Almond Flour Bread

This quick Almond Flour Bread is yeast free, fuss free, and wonderfully light, moist, and crusty! Just mix, bake, slice, and enjoy this paleo, low carb, gluten free bread for sandwiches, toast, and dipping.

Almond flour Baking soda Salt Eggs Honey Olive oil Apple cider vinegar

Ingredients You Need

Preheat oven to 350 degrees F, line 9 x 5 loaf pan with parchment paper and spray with cooking spray. Set aside.


In a large mixing bowl, add almond flour, baking soda and salt. Whisk well and set aside.


In another small bowl, add eggs, honey, olive oil and vinegar. Whisk well.


Transfer to a bowl with flour and mix with spatula until thick batter forms.


Transfer batter into previously prepared loaf pan, level with spatula and bake on a middle rack for 30-35 minutes.

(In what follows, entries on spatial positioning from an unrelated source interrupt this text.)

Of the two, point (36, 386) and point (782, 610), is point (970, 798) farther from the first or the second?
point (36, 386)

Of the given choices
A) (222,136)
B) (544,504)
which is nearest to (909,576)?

Bread is done when a toothpick inserted in the middle comes out dry. If your bread starts to brown before it's ready, cover the top with foil.


Remove from the oven, holding onto parchment paper remove loaf from the pan and let cool for 30 minutes. Slice with serrated knife and enjoy like a sandwich bread.


Store bread in an airtight container or bag in a cool dry place for up to 3 days. After refrigerate for another 3 days or proceed to freezing.